**Short problem**:
Would you restate, exactly as they appear, the lines from the one containing "Is the long" through the end of the data below?

>> start Given records

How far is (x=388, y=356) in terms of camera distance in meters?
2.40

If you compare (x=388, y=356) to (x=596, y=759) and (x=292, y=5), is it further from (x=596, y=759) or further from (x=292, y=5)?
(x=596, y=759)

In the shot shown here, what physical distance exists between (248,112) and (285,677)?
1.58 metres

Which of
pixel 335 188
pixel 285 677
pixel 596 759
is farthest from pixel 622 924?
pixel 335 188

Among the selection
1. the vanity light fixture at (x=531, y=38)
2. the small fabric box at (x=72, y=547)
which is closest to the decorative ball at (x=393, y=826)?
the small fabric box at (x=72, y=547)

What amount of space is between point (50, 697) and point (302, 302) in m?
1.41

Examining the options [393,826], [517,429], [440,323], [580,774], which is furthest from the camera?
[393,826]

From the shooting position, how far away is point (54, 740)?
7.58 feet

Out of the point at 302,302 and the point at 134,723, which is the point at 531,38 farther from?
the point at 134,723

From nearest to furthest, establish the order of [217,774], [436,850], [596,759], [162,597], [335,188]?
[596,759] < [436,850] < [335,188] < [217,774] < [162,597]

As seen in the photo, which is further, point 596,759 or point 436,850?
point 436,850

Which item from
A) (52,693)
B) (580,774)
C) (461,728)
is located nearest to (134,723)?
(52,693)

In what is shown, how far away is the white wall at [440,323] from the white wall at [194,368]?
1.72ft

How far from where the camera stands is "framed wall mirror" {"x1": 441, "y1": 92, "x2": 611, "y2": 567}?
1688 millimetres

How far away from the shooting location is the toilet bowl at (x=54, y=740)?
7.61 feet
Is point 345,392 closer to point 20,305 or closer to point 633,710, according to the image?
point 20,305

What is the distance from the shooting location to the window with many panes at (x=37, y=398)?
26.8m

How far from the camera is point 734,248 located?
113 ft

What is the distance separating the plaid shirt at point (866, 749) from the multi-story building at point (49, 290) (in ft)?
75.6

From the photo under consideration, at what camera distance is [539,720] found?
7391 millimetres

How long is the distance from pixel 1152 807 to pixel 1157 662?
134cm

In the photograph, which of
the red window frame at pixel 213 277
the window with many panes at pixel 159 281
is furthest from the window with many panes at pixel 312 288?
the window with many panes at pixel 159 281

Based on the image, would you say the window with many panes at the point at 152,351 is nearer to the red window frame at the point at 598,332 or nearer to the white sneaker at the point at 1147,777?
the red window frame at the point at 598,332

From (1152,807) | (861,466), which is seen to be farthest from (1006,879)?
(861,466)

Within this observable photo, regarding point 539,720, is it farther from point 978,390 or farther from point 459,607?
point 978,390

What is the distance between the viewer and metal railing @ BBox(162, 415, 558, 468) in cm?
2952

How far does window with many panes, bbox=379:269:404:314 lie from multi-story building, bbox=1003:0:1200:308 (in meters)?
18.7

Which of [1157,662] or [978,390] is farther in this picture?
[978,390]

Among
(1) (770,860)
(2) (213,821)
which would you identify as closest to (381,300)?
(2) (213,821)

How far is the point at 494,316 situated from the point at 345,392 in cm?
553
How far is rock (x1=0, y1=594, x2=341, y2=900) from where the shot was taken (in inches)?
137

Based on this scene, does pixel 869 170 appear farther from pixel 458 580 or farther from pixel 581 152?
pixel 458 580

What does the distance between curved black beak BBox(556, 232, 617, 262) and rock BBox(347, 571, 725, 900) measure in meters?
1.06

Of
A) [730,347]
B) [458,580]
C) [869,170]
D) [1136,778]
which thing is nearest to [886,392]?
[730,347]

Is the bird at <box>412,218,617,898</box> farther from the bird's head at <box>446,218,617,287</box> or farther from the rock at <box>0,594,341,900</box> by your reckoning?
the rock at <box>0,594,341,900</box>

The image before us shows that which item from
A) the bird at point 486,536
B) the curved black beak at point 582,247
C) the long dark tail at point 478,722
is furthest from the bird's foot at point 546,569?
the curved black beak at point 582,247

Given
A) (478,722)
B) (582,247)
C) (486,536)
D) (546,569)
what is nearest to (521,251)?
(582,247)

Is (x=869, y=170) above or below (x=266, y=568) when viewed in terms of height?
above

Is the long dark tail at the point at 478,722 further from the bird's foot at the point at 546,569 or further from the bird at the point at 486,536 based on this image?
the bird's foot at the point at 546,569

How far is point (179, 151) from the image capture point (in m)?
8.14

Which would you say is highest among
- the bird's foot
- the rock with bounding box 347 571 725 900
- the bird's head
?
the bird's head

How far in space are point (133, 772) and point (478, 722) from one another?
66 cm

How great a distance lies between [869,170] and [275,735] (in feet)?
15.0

>> end Given records

**Exercise solution**:
Is the long dark tail at the point at 478,722 further from the bird's foot at the point at 546,569 or further from the bird at the point at 486,536 based on this image?
the bird's foot at the point at 546,569

How far is point (179, 151) from the image capture point (in m)?
8.14

Which would you say is highest among
- the bird's foot
- the rock with bounding box 347 571 725 900
- the bird's head
?
the bird's head

How far in space are point (133, 772) and point (478, 722) from one another?
66 cm

How great a distance lies between [869,170] and [275,735] (in feet)?
15.0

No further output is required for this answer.